François Joseph Herrgott (12 September 1814, Guebwiller – 4 March 1907, Nancy) was a French surgeon and obstetrician.

In 1839 he graduated from the University of Strasbourg, where he was a student of Louis Jacques Bégin (1793–1859) and Joseph-Alexis Stoltz (1803–1896). In 1841 he relocated to Belfort, where in 1849 he was appointed chief surgeon at the Hôpital de Belfort. In 1854 he obtained his agrégation at Strasbourg, later becoming chief physician of the Hôpital Civil in Strasbourg.
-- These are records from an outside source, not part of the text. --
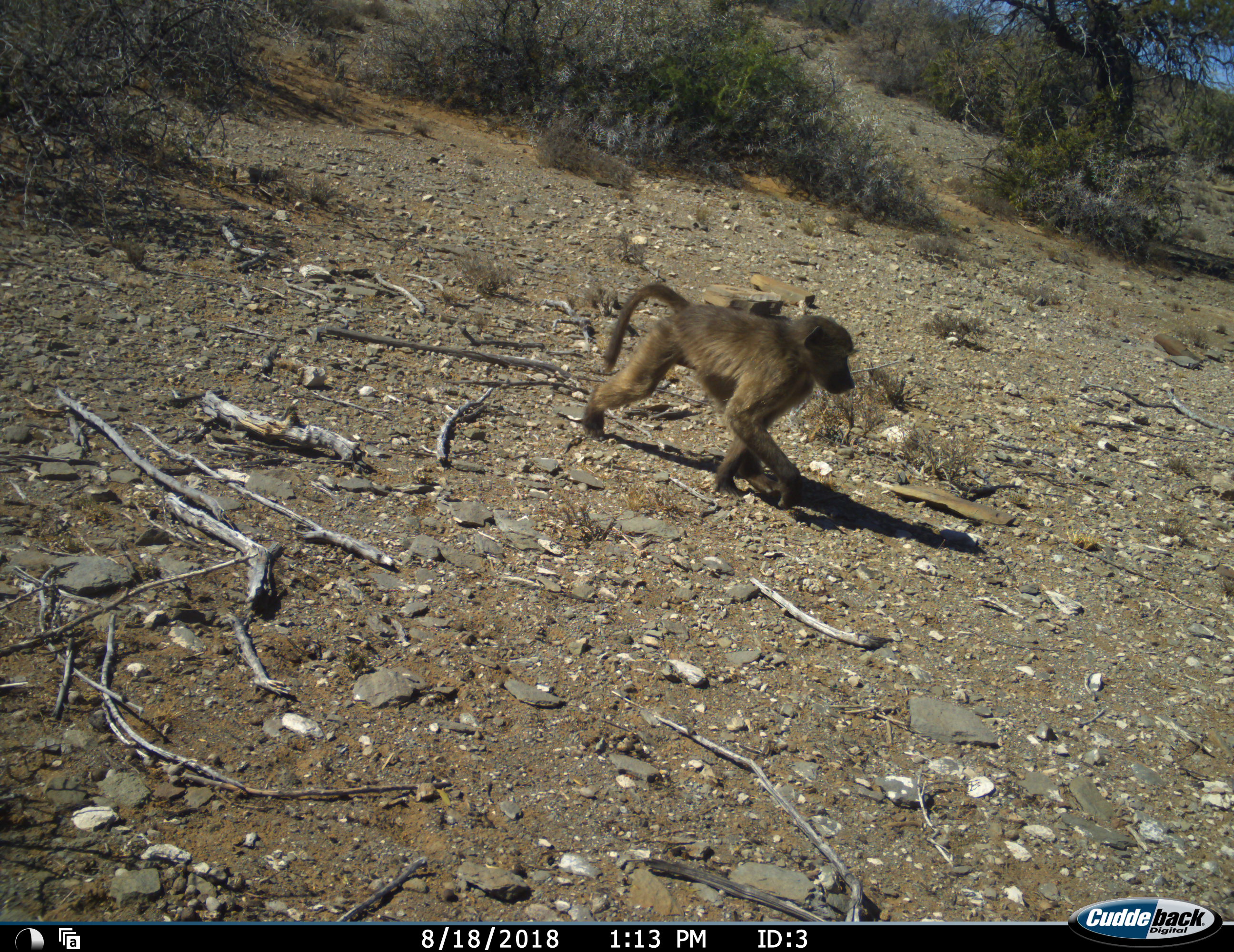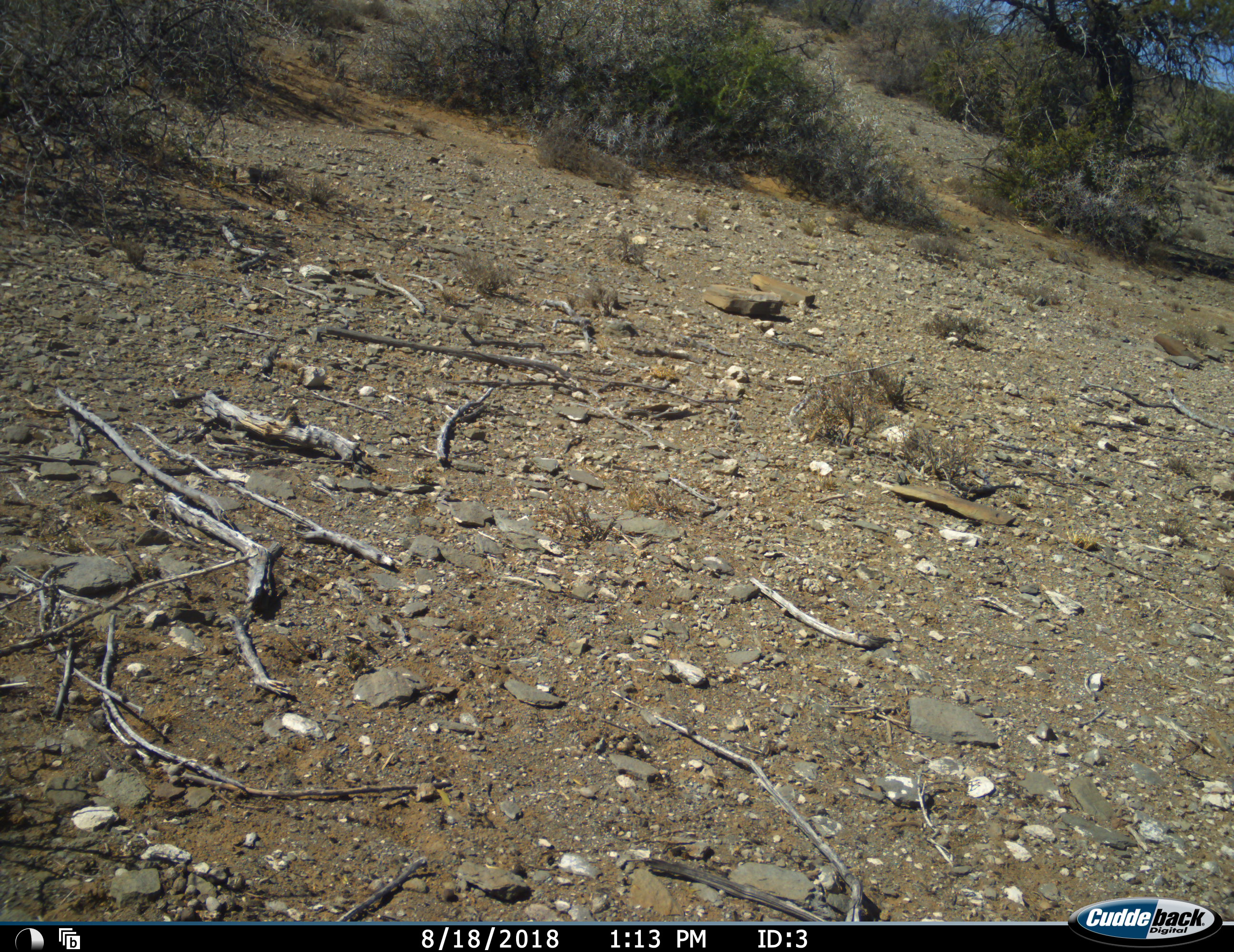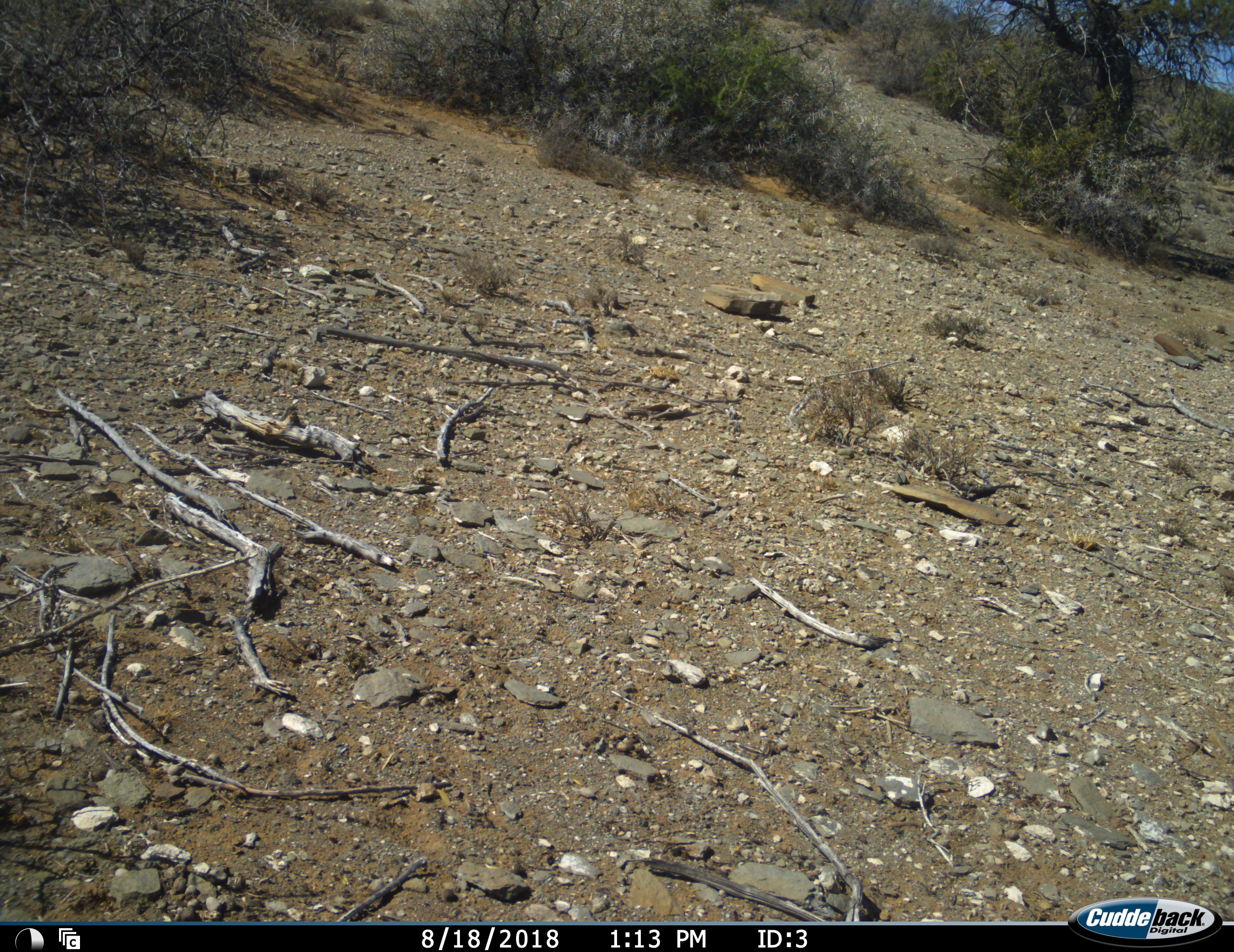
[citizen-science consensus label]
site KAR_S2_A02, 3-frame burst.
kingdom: Animalia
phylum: Chordata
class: Mammalia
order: Primates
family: Cercopithecidae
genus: Papio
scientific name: Papio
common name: baboon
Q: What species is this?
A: Baboon (Papio).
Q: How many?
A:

From 1872 he was associated with the Faculté de médecine at Nancy, where in 1879 he succeeded his former mentor, Joseph-Alexis Stoltz, as chair at the clinic of obstetrics. A few years later he was appointed director of the Maternité et de l'École départementale des sages-femmes.

== Written works ==
In addition to numerous medical papers, he was the author of translated obstetrical writings by Soranus of Ephesus, and a translation of the known historical work on obstetrics by Eduard Caspar Jacob von Siebold (1801–1861). Other noted writings by Herrgott include:
- Appréciation comparative des sections musculaires et tendineuses et des moyens orthopédiques, 1853
- Notice sur le docteur Lereboullet, 1866 - Records of Dominique Auguste Lereboullet (1804–1865).
- Des accidents dans la chloroformisation, 1869 - Accidents involving chloroform.
- Du Traitement des fistules vésico-vaginales, 1874 - Treatment of vesico-vaginal fistulae.
- Notice historique sur Semmelweiss et l'antiseptie, 1893 - Historical records of Ignaz Semmelweis (1818–1865) in regards to antisepsis.
- Le professeur Joseph-Alexis Stoltz, doyen honoraire de la Faculté de médecine de Nancy, 1896 - Professor Joseph-Alexis Stoltz, honorary doyen of the Faculty of Medicine in Nancy.